Às vezes por obrigação, outras vezes por decisão própria, procuramos ajudar pessoas amigas ou parentes, e chegamos à conclusão de que a cruz dos outros é mais pesada que a nossa.
É isso que acontece comumente. Quando temos alguma formação cristã, basta olharmos para o lado ou para traz e veremos quase que uma multidão a espera de alguém que ajude na caminhada, que a ajude a carregar as suas obrigações, problemas, dores, cruzes. É uma mãe solteira, um pai sem trabalho, um parente doente, uma criança com fome, um ricaço sem Deus…
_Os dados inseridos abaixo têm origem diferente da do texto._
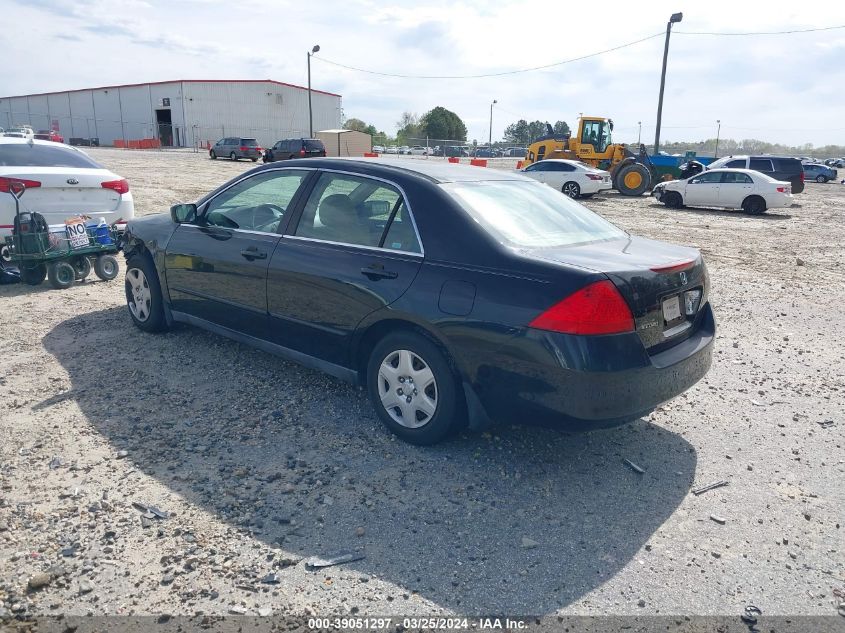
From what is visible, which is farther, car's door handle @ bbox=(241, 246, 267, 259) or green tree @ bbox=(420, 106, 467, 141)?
green tree @ bbox=(420, 106, 467, 141)

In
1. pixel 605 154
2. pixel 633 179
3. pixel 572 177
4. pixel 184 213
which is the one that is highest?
pixel 605 154

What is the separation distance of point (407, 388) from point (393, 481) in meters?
0.56

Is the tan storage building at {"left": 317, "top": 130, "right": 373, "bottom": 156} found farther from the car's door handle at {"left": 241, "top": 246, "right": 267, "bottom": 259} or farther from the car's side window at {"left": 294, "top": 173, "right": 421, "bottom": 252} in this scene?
the car's side window at {"left": 294, "top": 173, "right": 421, "bottom": 252}

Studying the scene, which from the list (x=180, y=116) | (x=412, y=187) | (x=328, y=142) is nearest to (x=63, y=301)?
(x=412, y=187)

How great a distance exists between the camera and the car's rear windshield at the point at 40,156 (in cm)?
748

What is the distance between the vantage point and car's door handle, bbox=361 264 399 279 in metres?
3.78

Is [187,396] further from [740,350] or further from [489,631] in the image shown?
[740,350]

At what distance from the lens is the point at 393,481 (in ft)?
11.6

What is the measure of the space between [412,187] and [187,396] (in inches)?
84.3

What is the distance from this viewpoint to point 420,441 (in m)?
3.82

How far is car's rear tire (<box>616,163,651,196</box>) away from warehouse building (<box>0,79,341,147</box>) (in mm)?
47480

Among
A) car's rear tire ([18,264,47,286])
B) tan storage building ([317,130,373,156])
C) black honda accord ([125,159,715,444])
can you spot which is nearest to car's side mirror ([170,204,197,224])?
black honda accord ([125,159,715,444])

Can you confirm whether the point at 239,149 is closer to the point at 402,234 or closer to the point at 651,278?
the point at 402,234

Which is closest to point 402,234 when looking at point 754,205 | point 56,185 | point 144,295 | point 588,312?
point 588,312
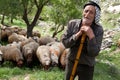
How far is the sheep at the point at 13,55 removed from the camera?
35.1 feet

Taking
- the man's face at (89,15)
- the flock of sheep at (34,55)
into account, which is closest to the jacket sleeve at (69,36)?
the man's face at (89,15)

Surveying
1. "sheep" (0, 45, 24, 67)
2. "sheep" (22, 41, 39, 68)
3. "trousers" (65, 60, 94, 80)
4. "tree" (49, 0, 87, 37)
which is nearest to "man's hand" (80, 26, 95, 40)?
"trousers" (65, 60, 94, 80)

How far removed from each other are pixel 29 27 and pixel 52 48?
7696 millimetres

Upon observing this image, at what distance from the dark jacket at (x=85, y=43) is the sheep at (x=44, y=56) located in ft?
16.8

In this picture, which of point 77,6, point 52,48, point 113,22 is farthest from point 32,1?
point 113,22

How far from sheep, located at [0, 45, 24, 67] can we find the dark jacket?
18.8 ft

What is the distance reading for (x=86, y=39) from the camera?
4.91 meters

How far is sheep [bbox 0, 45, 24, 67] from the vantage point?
10698mm

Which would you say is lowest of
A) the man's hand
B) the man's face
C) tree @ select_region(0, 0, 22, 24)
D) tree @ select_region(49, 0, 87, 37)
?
tree @ select_region(49, 0, 87, 37)

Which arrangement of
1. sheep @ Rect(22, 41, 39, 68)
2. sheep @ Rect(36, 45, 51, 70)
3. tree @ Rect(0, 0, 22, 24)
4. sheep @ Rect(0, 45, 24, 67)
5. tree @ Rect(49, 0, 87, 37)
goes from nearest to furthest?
sheep @ Rect(36, 45, 51, 70), sheep @ Rect(0, 45, 24, 67), sheep @ Rect(22, 41, 39, 68), tree @ Rect(0, 0, 22, 24), tree @ Rect(49, 0, 87, 37)

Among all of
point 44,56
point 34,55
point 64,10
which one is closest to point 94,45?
point 44,56

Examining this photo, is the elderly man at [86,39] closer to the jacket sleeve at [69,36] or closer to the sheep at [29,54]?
the jacket sleeve at [69,36]

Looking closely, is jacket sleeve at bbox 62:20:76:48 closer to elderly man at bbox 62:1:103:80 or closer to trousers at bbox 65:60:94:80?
elderly man at bbox 62:1:103:80

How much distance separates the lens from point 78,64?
505cm
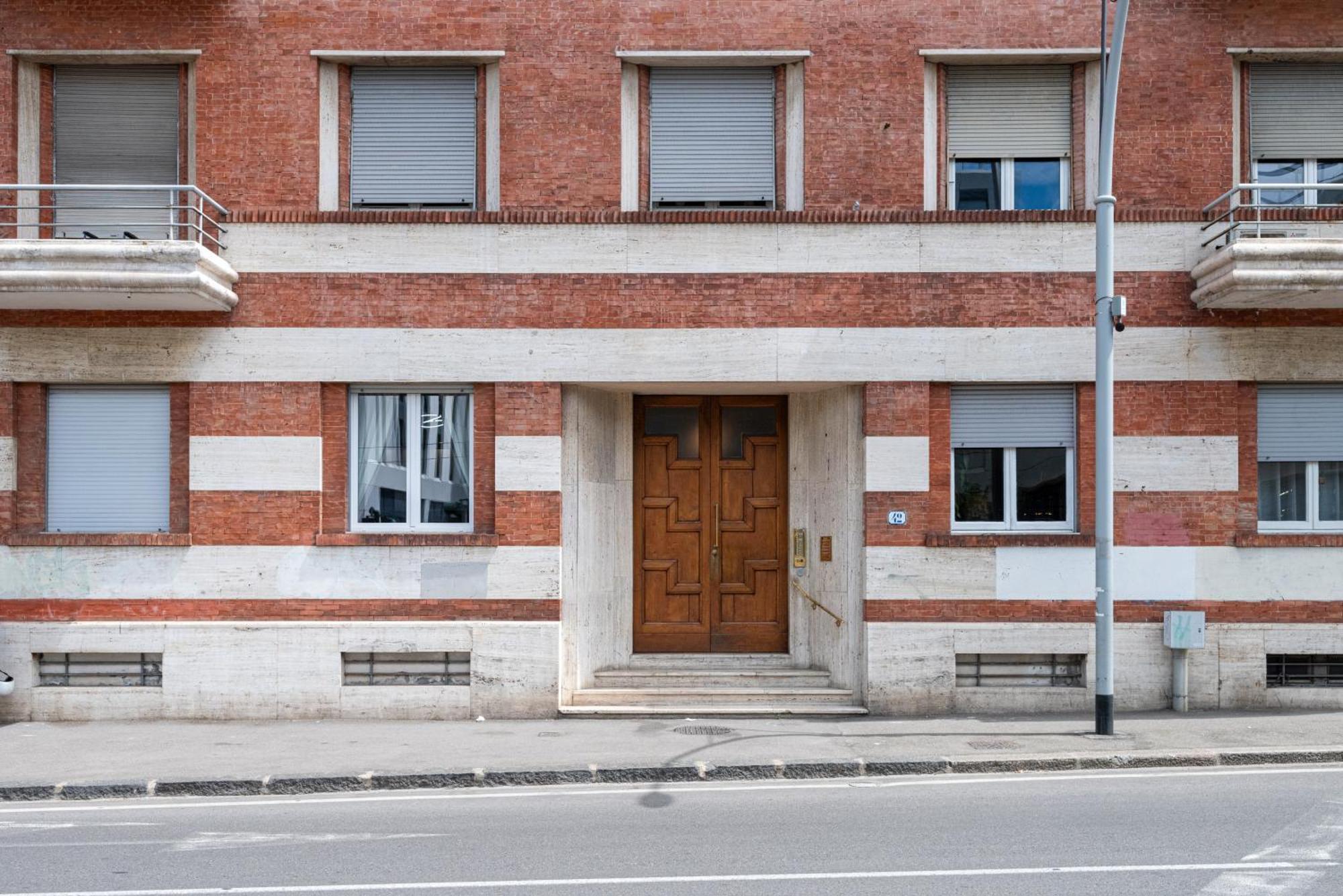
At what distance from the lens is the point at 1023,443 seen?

Se, como bons Cirileus, pegamos a cruz dos outros, quase esquecendo a nossa, por certo teremos sobre nós um olhar de ternura de Deus. Se deixamos o nosso egoísmo, e procuramos aliviar a dor dos outros, o Senhor cuidará da nossa própria cruz, inundando o nosso coração com a alegria do servir.
Às vezes a nossa fragilidade humana acha duro, duríssimo, encontrar uma atitude ingrata de alguém a quem auxiliamos, a quem fizemos companhia, a quem demos uma palavra, a quem ajudamos a carregar uma pesada cruz e que desconhecem o favor e pagam o bem com o mal.
Devemos abandonar os que não correspondem ao auxílio que prestamos, ou aos que se revelam para nós, – ou para nossos entes queridos com maldade?
São Gregório Magno tem a reposta: “Se sois bons, enquanto viveis, deveis tolerar pacientemente os maus. Aquele que não tolera o mal, dá a si mesmo a prova de que não é bom…”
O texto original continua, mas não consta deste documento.